WHAT TO PRODUCE
Print verbatim the lines of the entries from the one containing "Can you determine if" to the last, inclusive, and no others.

INPUT RECORDS
+++++
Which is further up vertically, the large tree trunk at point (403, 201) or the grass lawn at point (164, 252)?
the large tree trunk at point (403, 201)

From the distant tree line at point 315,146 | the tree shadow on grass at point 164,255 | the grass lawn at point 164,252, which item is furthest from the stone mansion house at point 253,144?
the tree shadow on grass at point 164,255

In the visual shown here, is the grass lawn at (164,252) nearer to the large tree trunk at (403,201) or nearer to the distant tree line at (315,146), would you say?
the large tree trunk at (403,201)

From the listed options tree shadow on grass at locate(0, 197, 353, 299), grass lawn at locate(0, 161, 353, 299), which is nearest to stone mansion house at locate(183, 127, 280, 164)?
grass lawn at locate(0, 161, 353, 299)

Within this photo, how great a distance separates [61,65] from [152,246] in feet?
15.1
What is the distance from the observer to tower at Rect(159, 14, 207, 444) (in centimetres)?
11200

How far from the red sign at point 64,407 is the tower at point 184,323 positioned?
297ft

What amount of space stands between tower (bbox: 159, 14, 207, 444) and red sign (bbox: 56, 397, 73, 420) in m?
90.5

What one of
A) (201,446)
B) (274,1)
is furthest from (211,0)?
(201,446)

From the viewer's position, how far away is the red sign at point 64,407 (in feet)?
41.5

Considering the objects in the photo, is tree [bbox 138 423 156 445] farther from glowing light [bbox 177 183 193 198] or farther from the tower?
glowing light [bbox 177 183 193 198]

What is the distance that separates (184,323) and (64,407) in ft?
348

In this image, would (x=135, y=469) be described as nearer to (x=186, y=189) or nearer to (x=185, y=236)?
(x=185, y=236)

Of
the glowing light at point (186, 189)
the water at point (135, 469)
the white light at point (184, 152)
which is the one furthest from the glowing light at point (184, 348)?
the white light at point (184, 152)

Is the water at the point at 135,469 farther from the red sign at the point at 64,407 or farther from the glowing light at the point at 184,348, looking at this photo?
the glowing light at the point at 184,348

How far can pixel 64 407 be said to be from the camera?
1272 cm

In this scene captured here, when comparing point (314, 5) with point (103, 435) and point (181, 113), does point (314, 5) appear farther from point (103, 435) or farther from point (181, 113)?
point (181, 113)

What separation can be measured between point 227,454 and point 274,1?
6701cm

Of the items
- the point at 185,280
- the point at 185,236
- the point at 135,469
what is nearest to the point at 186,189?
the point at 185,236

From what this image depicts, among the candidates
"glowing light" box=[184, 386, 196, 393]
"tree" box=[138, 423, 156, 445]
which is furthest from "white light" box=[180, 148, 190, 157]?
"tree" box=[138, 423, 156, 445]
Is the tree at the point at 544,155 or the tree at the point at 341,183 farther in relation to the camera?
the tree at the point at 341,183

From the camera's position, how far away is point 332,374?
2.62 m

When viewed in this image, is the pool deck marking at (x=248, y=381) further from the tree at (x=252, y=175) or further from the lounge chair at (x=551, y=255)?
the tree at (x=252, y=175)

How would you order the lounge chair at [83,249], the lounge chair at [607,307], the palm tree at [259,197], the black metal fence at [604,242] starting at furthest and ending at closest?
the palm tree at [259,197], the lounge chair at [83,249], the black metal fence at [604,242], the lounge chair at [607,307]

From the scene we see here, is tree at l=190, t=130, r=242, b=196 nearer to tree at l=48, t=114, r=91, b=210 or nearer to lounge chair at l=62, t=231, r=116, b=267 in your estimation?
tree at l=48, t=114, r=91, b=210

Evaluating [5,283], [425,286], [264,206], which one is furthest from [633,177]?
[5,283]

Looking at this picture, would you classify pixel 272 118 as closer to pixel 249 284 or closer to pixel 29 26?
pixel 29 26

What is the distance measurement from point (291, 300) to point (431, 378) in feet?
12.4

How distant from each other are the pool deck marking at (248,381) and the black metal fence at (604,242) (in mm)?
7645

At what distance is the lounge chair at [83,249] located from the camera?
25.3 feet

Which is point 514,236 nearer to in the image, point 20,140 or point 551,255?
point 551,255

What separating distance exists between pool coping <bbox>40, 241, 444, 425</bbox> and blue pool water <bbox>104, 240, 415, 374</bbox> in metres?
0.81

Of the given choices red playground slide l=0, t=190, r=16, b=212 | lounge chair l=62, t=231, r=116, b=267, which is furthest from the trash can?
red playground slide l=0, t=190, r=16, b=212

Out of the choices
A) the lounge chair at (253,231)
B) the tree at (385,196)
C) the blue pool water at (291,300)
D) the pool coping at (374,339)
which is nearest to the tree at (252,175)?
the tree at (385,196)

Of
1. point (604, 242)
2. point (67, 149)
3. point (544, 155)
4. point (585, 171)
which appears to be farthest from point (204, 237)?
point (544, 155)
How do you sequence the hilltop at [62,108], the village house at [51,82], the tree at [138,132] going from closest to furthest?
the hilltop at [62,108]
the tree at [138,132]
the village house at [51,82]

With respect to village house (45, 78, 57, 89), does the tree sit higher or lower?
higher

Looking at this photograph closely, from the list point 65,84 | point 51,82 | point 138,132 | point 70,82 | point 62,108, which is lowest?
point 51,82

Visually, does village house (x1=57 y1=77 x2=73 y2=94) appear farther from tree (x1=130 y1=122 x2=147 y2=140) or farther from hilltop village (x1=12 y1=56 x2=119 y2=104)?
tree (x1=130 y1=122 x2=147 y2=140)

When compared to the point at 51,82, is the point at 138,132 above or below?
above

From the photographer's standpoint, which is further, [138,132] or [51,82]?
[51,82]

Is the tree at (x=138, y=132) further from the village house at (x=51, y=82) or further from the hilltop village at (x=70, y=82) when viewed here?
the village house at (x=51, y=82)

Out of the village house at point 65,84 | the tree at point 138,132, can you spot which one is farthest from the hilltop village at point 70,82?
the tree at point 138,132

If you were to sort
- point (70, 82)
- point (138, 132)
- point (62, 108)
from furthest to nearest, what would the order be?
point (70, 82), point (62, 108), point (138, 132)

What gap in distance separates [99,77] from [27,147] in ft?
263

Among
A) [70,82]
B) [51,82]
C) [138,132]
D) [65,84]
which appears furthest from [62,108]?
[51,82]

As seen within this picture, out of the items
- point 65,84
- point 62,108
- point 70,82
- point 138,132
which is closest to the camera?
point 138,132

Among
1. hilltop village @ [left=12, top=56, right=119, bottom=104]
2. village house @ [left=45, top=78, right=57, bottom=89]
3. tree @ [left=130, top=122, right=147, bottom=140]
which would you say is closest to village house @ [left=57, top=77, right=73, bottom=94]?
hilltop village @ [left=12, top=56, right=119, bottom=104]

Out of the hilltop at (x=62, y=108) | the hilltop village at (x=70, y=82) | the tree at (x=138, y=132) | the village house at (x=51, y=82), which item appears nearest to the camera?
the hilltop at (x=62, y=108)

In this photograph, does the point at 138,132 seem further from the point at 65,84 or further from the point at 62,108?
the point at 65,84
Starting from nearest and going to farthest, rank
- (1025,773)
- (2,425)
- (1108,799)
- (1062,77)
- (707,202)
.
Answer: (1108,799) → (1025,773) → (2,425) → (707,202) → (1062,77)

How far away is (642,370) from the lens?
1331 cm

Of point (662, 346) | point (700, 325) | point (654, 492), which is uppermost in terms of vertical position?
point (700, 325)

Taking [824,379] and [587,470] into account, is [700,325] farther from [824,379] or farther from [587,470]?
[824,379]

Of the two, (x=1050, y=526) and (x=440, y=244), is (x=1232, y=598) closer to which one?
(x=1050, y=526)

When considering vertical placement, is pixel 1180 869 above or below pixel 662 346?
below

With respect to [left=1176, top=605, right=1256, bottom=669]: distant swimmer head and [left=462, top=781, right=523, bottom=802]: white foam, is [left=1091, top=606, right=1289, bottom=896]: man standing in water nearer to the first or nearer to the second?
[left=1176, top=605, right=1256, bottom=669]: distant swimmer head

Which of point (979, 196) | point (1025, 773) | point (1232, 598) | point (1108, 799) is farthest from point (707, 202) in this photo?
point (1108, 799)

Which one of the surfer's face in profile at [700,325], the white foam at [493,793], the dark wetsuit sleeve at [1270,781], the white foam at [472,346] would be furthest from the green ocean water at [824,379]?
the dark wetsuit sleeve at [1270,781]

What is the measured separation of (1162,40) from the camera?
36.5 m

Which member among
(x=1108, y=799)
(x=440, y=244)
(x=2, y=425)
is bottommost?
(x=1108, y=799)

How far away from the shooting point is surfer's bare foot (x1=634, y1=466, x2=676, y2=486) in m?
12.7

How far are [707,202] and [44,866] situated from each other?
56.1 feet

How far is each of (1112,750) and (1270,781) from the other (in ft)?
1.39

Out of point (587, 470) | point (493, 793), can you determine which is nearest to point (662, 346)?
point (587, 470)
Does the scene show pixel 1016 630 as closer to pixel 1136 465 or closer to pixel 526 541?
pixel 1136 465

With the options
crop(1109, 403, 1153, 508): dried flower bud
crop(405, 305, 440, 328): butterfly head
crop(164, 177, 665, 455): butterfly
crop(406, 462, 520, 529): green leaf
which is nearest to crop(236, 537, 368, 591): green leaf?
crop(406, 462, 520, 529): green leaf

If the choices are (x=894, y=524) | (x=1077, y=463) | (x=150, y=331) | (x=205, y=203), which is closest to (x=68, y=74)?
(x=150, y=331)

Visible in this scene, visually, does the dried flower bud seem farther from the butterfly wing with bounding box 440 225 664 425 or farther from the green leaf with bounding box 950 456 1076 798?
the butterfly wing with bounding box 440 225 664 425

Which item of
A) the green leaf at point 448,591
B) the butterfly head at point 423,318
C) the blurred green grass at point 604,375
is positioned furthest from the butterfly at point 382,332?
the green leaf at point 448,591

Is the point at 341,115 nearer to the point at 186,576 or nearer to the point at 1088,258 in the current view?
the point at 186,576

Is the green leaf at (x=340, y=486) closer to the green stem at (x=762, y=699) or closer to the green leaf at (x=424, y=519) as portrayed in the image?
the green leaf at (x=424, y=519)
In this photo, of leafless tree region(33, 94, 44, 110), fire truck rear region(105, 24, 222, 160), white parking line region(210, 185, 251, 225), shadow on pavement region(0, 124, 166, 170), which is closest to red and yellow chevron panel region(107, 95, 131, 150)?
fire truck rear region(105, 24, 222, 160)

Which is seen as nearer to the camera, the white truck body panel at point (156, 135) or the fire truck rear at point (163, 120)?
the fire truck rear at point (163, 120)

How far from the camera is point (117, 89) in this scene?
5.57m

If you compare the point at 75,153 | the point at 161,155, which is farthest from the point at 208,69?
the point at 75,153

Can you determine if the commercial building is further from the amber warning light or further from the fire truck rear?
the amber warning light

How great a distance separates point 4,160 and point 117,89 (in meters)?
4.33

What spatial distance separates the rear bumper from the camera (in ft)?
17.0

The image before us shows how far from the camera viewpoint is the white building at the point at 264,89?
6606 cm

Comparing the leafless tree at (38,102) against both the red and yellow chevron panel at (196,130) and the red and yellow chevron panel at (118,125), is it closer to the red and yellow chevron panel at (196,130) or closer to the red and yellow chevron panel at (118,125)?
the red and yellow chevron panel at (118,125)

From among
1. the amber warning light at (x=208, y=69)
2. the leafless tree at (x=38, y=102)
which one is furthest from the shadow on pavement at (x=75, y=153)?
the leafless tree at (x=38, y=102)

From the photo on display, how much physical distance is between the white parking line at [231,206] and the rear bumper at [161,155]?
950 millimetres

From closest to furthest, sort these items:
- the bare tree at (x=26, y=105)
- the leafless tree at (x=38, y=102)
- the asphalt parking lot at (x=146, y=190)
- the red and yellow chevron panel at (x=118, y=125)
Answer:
+++++
SOLUTION TO THIS PROBLEM
Can you determine if the commercial building is further from the amber warning light or further from the fire truck rear?
the amber warning light

How great a distance separates point 4,160 and point 117,89 (in meters)?
4.33

What spatial distance separates the rear bumper from the camera (in ft)?
17.0

The image before us shows how far from the camera viewpoint is the white building at the point at 264,89?
6606 cm

Comparing the leafless tree at (38,102) against both the red and yellow chevron panel at (196,130) and the red and yellow chevron panel at (118,125), is it closer to the red and yellow chevron panel at (196,130) or closer to the red and yellow chevron panel at (118,125)?
the red and yellow chevron panel at (118,125)

From among
1. the amber warning light at (x=208, y=69)
2. the leafless tree at (x=38, y=102)
which one is furthest from the shadow on pavement at (x=75, y=153)?
the leafless tree at (x=38, y=102)

From the photo on display, how much physical distance is between the white parking line at [231,206] and the rear bumper at [161,155]?
950 millimetres

From closest to furthest, sort these items:
- the bare tree at (x=26, y=105)
- the leafless tree at (x=38, y=102)
- the asphalt parking lot at (x=146, y=190)
- the red and yellow chevron panel at (x=118, y=125)
Answer:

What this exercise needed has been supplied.